Thursday, January 20, 2005

WorldNetDaily: Judge upholds traditional marriage

This is the first federal case in which the Defense of Marriage Act was at issue. A female roommate pair--don't ever ask me to call them a "couple"--traveled to Massachusetts (where else?), obtained a "marriage" certificate, then returned to Florida to wave it around--in federal court. Frankly, I welcomed this litigation, because it would tell us where our national judiciary stood.
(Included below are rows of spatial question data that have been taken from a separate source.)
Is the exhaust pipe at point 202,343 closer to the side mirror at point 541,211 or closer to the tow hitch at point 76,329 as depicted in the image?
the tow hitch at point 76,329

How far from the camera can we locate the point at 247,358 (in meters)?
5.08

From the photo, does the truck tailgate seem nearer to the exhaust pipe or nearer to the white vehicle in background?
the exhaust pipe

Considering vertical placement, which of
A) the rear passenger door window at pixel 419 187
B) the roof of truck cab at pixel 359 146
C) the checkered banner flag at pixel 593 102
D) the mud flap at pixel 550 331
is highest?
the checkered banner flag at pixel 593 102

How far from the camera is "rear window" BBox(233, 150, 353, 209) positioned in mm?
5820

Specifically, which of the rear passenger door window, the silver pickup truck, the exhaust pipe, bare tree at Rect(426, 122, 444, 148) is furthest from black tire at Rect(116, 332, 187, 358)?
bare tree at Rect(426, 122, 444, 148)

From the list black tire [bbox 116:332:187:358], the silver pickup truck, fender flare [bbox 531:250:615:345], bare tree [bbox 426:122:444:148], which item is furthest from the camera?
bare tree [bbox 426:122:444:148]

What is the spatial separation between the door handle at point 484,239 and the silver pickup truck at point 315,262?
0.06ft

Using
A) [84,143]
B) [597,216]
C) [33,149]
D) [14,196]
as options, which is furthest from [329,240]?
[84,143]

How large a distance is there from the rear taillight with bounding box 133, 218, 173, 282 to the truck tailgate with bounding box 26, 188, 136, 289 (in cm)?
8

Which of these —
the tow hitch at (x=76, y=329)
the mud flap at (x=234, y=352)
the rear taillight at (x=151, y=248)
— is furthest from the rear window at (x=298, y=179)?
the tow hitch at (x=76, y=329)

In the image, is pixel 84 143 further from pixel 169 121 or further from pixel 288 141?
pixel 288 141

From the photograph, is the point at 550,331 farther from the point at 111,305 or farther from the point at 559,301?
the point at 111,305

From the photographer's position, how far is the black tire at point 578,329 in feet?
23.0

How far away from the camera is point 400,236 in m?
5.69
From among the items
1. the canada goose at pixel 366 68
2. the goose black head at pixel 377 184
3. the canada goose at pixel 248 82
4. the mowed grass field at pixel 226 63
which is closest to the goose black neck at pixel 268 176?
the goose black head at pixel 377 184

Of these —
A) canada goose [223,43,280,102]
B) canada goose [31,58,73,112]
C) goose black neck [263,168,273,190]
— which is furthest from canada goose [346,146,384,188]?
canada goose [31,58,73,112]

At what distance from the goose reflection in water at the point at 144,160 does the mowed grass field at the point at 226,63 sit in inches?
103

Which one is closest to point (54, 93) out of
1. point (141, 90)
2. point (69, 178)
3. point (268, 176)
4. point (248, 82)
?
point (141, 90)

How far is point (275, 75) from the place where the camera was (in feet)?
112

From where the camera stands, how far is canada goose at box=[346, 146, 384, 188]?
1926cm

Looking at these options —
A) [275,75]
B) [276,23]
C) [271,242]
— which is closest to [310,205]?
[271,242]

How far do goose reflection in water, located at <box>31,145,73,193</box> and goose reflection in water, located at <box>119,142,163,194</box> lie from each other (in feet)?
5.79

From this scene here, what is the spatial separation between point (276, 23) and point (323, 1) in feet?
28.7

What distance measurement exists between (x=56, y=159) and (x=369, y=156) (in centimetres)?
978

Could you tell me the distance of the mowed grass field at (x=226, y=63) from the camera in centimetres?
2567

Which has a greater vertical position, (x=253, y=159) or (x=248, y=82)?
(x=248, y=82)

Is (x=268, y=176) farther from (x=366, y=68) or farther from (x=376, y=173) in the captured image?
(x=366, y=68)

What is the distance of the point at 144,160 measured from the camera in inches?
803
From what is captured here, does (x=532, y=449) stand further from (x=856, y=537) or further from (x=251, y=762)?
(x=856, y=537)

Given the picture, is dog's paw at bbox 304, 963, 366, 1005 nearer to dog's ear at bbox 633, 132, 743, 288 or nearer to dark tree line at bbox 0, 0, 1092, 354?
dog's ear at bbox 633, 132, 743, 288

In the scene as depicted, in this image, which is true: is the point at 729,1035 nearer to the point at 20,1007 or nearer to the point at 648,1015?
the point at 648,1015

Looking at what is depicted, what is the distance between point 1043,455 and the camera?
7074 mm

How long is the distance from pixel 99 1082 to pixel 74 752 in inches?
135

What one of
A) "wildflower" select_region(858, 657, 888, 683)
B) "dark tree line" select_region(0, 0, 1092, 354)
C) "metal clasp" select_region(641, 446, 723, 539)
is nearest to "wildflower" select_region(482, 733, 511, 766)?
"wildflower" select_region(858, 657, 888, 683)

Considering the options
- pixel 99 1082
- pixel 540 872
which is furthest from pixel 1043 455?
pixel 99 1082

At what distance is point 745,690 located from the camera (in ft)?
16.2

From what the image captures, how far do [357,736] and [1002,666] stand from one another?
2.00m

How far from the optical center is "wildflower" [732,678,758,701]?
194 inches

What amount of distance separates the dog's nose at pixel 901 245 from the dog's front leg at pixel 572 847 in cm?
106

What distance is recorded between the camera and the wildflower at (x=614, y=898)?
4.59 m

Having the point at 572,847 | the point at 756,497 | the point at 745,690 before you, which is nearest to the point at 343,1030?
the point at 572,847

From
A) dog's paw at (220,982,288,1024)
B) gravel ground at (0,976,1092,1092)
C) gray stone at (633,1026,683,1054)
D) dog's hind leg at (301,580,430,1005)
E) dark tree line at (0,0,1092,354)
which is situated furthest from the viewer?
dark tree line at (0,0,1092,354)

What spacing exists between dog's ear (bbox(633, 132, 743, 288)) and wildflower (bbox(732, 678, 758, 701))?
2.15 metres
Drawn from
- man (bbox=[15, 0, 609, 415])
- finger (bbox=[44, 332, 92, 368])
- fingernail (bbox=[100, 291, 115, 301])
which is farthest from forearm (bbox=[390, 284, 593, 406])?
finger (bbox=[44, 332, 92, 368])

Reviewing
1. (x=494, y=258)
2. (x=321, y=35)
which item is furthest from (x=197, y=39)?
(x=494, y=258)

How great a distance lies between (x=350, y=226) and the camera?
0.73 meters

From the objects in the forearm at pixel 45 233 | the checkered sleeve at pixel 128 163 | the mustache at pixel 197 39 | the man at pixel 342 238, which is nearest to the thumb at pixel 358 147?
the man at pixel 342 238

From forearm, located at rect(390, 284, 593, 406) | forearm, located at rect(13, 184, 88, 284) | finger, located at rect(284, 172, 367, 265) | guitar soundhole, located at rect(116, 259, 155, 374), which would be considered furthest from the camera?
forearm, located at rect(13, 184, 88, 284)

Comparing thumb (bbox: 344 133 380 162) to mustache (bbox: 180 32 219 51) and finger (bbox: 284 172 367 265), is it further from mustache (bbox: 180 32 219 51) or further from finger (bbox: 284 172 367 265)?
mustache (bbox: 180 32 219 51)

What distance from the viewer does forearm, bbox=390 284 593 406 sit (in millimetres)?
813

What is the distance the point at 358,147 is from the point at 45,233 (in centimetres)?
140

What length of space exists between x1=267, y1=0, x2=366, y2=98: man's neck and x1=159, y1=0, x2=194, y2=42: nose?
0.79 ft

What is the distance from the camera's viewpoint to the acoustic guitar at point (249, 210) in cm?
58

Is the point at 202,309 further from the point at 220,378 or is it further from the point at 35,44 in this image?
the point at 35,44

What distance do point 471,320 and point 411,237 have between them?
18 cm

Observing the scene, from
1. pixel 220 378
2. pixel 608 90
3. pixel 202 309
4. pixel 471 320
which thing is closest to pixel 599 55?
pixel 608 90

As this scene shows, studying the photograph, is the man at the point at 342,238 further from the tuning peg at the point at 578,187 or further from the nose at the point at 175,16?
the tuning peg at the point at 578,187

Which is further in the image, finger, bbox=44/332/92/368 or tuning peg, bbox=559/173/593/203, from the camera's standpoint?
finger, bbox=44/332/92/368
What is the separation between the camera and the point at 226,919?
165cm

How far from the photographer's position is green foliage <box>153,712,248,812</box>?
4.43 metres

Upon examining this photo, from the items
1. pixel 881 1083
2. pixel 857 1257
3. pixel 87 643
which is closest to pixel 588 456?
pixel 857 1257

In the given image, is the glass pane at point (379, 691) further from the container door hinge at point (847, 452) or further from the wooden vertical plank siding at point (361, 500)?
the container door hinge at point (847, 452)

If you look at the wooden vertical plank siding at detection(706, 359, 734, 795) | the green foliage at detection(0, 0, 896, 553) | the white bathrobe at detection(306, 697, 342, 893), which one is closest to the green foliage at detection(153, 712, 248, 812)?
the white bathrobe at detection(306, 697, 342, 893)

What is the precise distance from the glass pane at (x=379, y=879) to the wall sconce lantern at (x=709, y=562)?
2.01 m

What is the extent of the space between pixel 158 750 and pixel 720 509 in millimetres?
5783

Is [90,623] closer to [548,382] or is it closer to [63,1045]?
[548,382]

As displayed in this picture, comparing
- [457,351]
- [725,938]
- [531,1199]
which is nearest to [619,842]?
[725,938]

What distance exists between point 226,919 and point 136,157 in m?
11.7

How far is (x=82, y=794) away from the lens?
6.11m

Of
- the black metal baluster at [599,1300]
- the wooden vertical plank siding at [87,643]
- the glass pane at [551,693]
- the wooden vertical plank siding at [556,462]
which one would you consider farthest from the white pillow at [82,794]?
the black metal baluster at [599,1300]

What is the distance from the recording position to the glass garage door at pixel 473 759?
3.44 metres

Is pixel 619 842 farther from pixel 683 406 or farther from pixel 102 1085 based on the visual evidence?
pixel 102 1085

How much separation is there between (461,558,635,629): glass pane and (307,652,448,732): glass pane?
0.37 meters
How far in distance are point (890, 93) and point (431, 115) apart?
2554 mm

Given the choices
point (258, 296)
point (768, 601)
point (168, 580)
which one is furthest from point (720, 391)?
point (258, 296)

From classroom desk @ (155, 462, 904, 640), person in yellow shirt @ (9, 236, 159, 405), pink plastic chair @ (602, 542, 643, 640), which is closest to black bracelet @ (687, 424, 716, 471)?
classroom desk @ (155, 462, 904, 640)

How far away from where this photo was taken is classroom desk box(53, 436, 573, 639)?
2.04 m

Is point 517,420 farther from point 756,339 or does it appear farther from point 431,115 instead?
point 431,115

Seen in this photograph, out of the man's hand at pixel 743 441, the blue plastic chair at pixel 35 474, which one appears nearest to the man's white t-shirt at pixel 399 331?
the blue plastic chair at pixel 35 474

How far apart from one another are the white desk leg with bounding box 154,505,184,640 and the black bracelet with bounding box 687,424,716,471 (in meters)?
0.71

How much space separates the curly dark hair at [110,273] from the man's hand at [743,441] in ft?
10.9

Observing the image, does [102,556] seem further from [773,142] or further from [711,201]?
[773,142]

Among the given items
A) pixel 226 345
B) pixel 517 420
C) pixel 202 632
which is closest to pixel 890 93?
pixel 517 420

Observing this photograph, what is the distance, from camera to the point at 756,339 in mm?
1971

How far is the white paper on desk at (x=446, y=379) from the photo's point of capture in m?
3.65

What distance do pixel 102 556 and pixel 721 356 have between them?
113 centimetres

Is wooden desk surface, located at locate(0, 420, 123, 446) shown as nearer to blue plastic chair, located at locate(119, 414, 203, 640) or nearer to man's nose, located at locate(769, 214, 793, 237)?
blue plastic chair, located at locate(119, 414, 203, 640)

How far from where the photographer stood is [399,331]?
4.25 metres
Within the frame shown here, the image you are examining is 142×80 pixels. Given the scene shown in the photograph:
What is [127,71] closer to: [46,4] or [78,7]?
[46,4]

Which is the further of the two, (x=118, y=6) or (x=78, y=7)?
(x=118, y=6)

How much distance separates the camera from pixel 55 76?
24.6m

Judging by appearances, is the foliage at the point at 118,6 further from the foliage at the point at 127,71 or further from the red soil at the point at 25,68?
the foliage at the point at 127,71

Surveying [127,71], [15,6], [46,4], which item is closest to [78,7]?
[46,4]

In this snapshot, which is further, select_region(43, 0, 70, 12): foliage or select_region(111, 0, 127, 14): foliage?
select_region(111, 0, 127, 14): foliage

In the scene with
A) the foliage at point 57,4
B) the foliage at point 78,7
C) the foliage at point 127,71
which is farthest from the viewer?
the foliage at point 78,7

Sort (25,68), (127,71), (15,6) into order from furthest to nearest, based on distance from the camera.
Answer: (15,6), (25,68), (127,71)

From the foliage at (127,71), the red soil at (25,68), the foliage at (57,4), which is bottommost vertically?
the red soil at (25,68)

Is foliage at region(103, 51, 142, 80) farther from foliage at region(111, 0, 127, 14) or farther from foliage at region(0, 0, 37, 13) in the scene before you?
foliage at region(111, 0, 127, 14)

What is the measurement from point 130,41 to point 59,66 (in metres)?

Judge James Moody, Jr., has ruled in a way that will make the same-sex "marriage" case far more difficult to prove. He managed to highlight every issue of concern, saying that:

  1. No State need give any faith or credit to a public act, record, or proceeding of a type that that State does not recognize. So if a State does not recognize same-sex roommates as "married", it need show no deference to any roommate pair who comes in waving a "marriage" certificate issued in another State if such not be their wish. (In fact, the judge said that if FF&C applied that universally, then one State could set national policy, a thing the judge presumably believes was never the intent of the Framers.)
  2. The denial of recognition of such out-of-State instruments is not a denial of equal protection of the laws. In ruling this way, Judge Moody cited a total lack of any federal case law recognizing marriage between persons of the same sex. I would have been happier to see the judge rely strictly on the Constitution--because the trouble with case law is that there always is the first case to set any precedent.
  3. The case of Lawrence v. Texas is irrelevant to the issue at hand, because the Supreme Court held in Lawrence that they intended no such construction of their decision in that case.
  4. Last of all, the judge found that the plaintiffs simply had not shown that the Defense of Marriage Act was unconstitutional. In so ruling, the judge said that a given statute is presumed constitutional until shown otherwise. That has the status of a rule of the court, rather than a Constitutional principle--but it's a rule in keeping with every other principle of the requirement of adequate showing in a free society with separated powers of government.
Now I don't expect this to be the end of the matter. For one thing, the two roommates will probably go to the Eleventh Circuit for an overturn, and if they don't get it, they'll go to the Supremes.

Now the Supremes could, if they desired, simply "deny cert" and "let the ruling stand without comment"--except for another consideration. The minute some other roommate pair in another federal district finds a judge more sympathetic to their claims, we now set the stage for a split between jurisdictions--and perhaps even a split between circuits (say, if the roommate pair files their lawsuit in Oregon rather than Florida, because Oregon, though it amended its Constitution to rule out same-sex "marriage", lies within the Ninth Circuit, whose reputation for far-left rulings is well-known). That would force the Supreme Court to act, if nothing else would--because the Court hates to see the circuits split on a question as weighty as this. (The Supreme Court cannot set a binding precedent simply by refusing to review a case sent to it. It must take the case, and rule on it.)

What is the next act in this drama? Only time will tell.